En menos de una década, la UNLC ya supera el centenar de graduados y ha puesto en funcionamiento la mayor parte de las carreras previstas en su proyecto original. “Este crecimiento sostenido refleja un proceso institucional que puede caracterizarse como un círculo virtuoso de consolidación académica y compromiso territorial”, sostuvo Agustina Rodríguez Saá, al trazar un balance de la primera etapa.

Un cambio de época

Sin embargo, el eje central de su mensaje no fue solo el repaso de lo logrado, sino la proyección hacia el futuro. “No se trata únicamente de una etapa de crecimiento institucional, sino de que estamos viviendo un verdadero cambio de época”, advirtió.

La aceleración tecnológica, la transformación del mundo del trabajo, la irrupción de la inteligencia artificial y las nuevas demandas sociales —señaló— están modificando las formas de producir conocimiento, enseñar y aprender. “La universidad no puede responder a estos desafíos con paradigmas heredados sin revisión crítica”, enfatizó.

En ese marco, destacó el perfil interdisciplinario que caracteriza a la institución desde sus inicios. “Asumimos la interdisciplina como una decisión epistemológica. Nuestros estudiantes lo reconocen cuando participan en congresos y comparan experiencias. Es una fortaleza que debemos sostener y profundizar”, afirmó.

Para la Rectora, el diferencial de la universidad ya no radica únicamente en la transmisión de información, sino en la formación de pensamiento crítico, capacidad de discernimiento, responsabilidad social y acción transformadora.

Los tres desafíos del futuro

En el tramo final de su exposición, Rodríguez Saá planteó tres ejes estratégicos para la nueva etapa institucional.

El primero es profundizar la función investigadora. “Si los primeros años estuvieron orientados a consolidar la función docente, ahora necesitamos fortalecer la investigación como componente esencial de la identidad universitaria y como herramienta para el desarrollo regional”, sostuvo.

En ese sentido, remarcó las líneas estratégicas que ya se trabajan en la UNLC: agua, biodiversidad, manejo del fuego, patrimonio cultural, producción de alimentos y riesgo climático. Todas ellas —subrayó— requieren abordajes interdisciplinarios y sostenidos en el tiempo. Además, destacó que la participación en programas y convocatorias nacionales e internacionales demuestra que una universidad con fuerte arraigo territorial puede integrarse a agendas globales con estándares de calidad.
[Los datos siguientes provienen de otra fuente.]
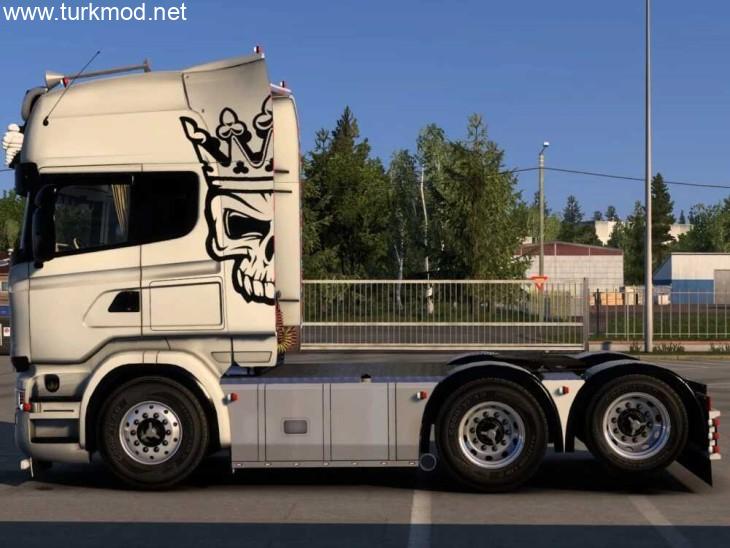 ETS2 - Bad Skull Scania R Topline RJL Skin V1.0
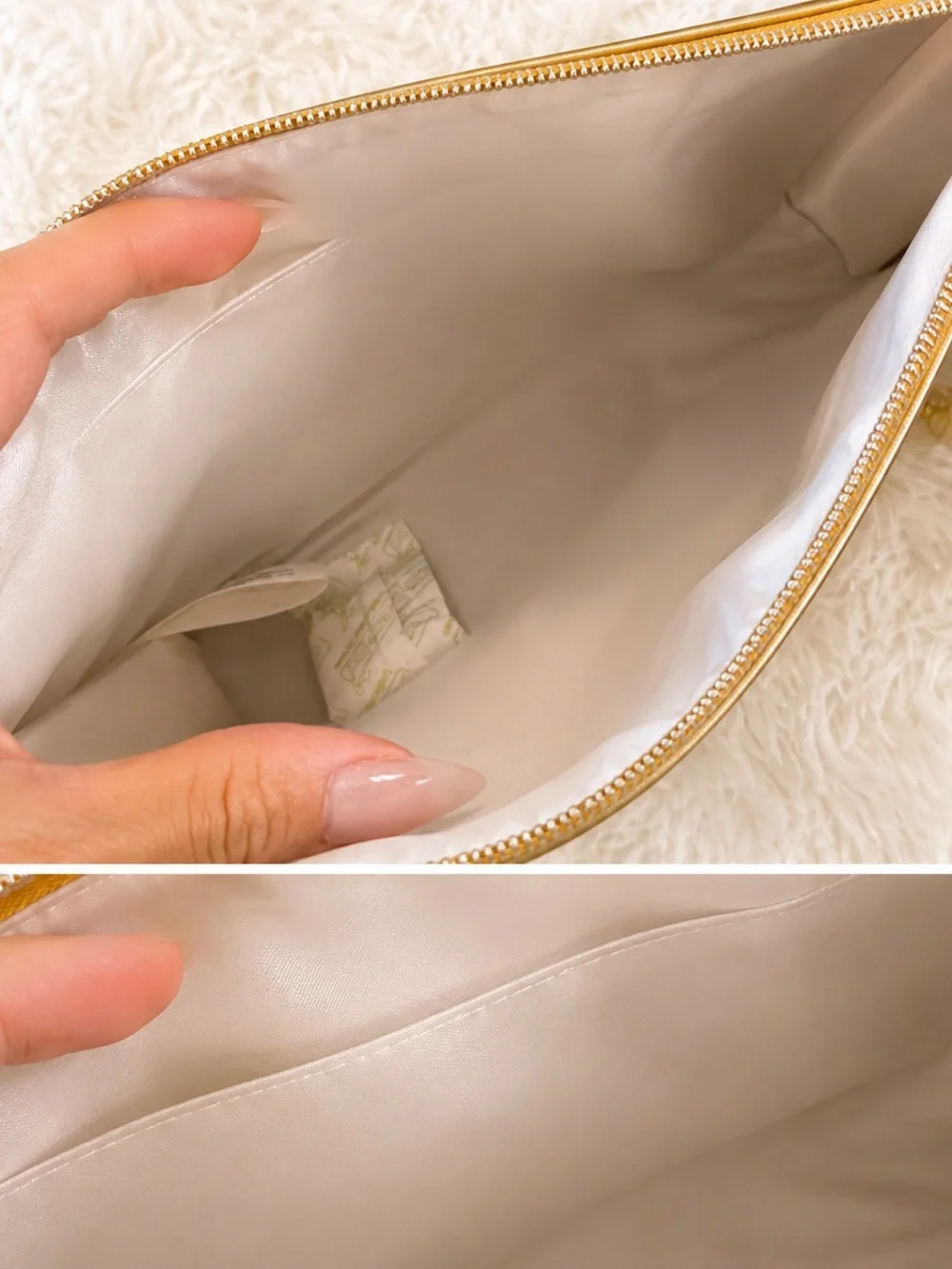 Dolce & Gabbana Metallic Gold Chain Shoulder Clutch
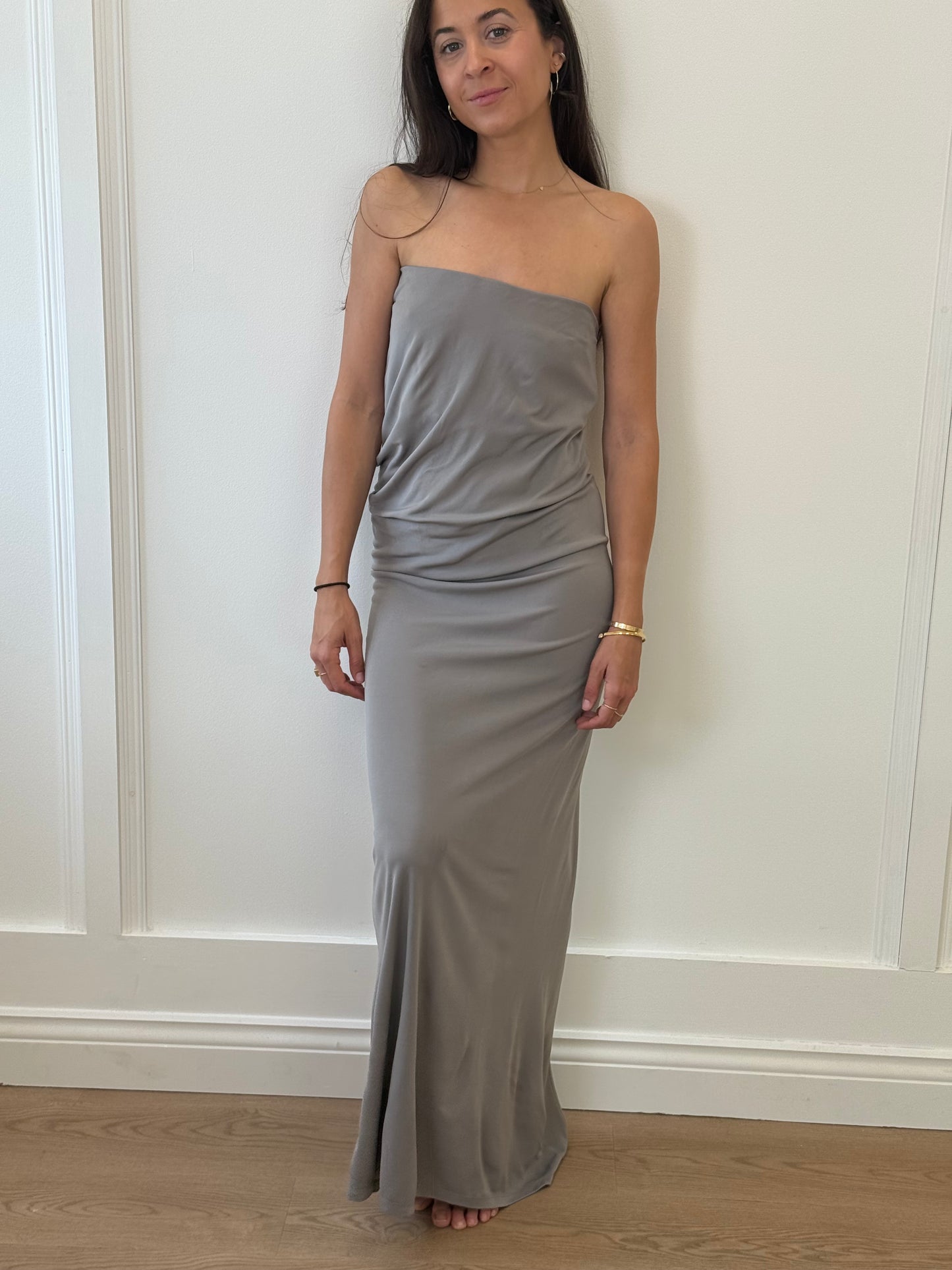 Christopher Esber Grey Strapless Dress (12)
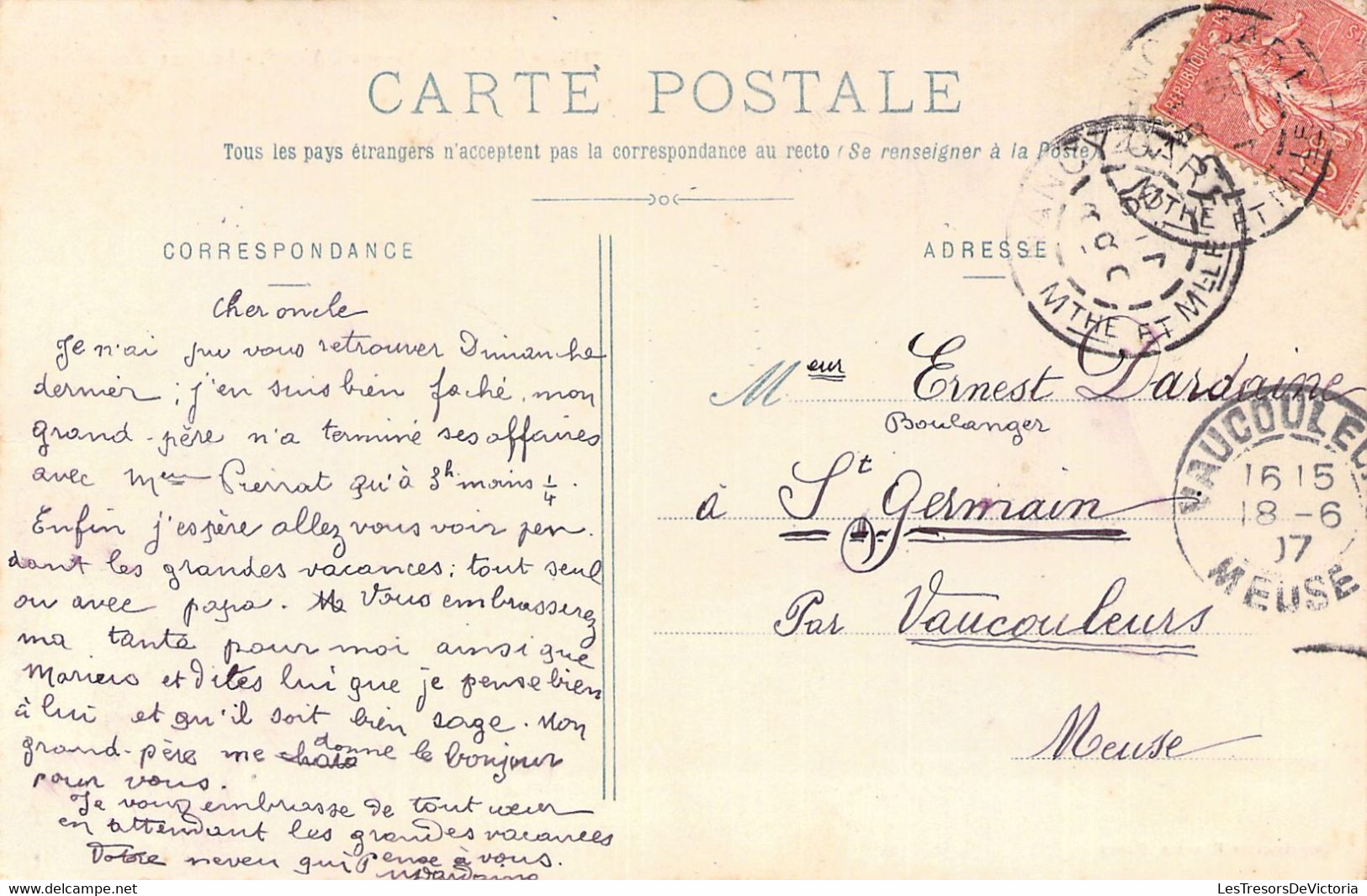 FRANCE - 54 - BOUXIERES AUX DAMES - Le Pont - Baigneurs - Carte Postale Ancienne - Andere & Zonder Classificatie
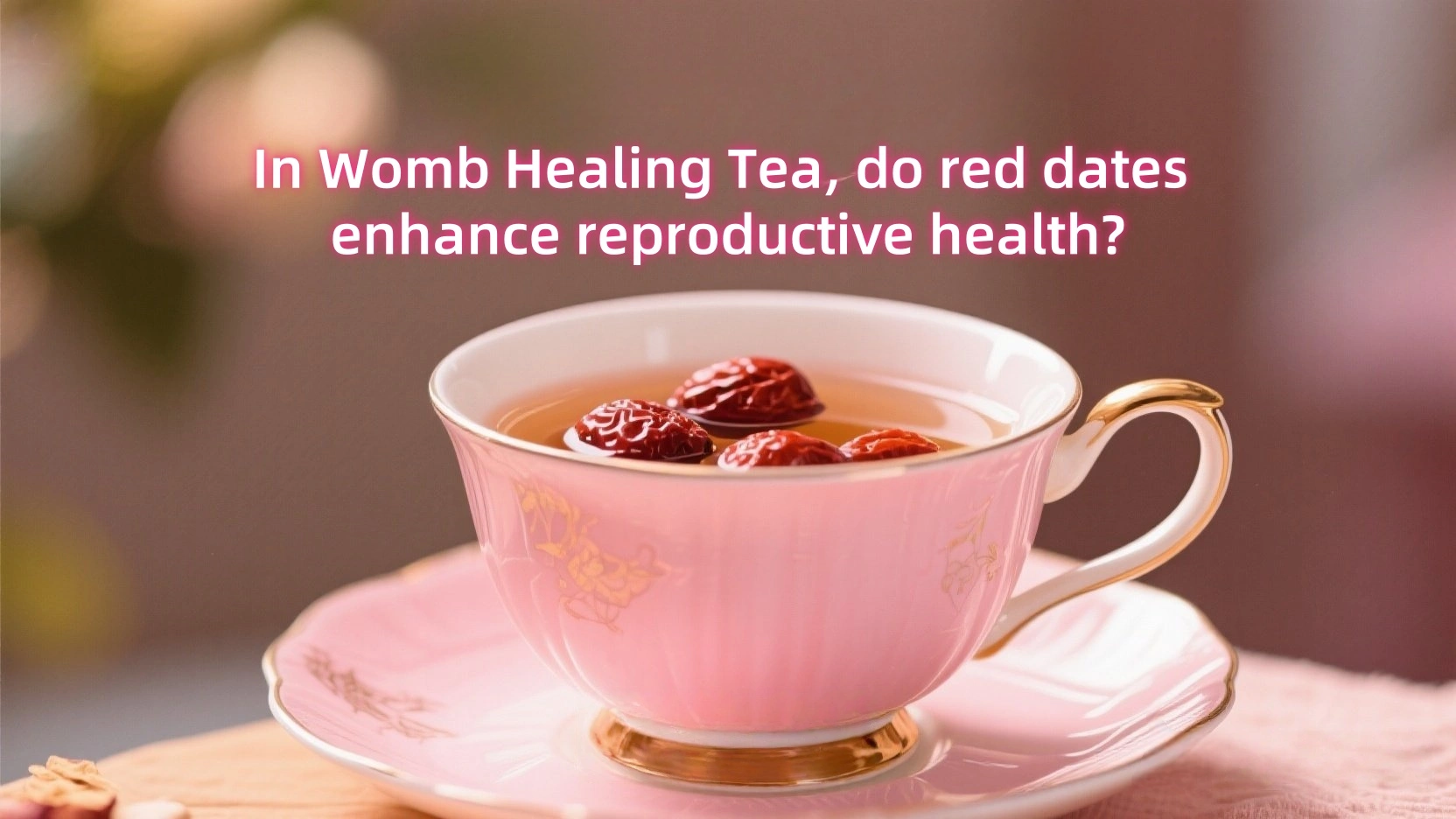 In Womb Healing Tea, do red dates enhance reproductive health?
El segundo eje es la digitalización institucional. “La infraestructura universitaria contemporánea también es digital. La experiencia de la pandemia aceleró procesos de virtualización que ahora deben consolidarse con planificación y criterios de calidad”, explicó. Lejos de reemplazar la presencialidad, el desafío es enriquecerla mediante entornos virtuales que amplíen el acceso, promuevan la innovación pedagógica y fortalezcan la articulación académica.

El tercer eje remite a la misión formativa. Más allá de los avances tecnológicos y estructurales, la Rectora subrayó que el objetivo central sigue siendo la formación integral de personas capaces de ejercer liderazgo con valores, responsabilidad social y compromiso con el desarrollo sostenible.

Como cierre, compartió una reflexión que sintetizó el espíritu de la jornada: consolidar una universidad capaz de pensar su tiempo, responder a su territorio y proyectarse hacia el futuro con responsabilidad, calidad académica y vocación transformadora.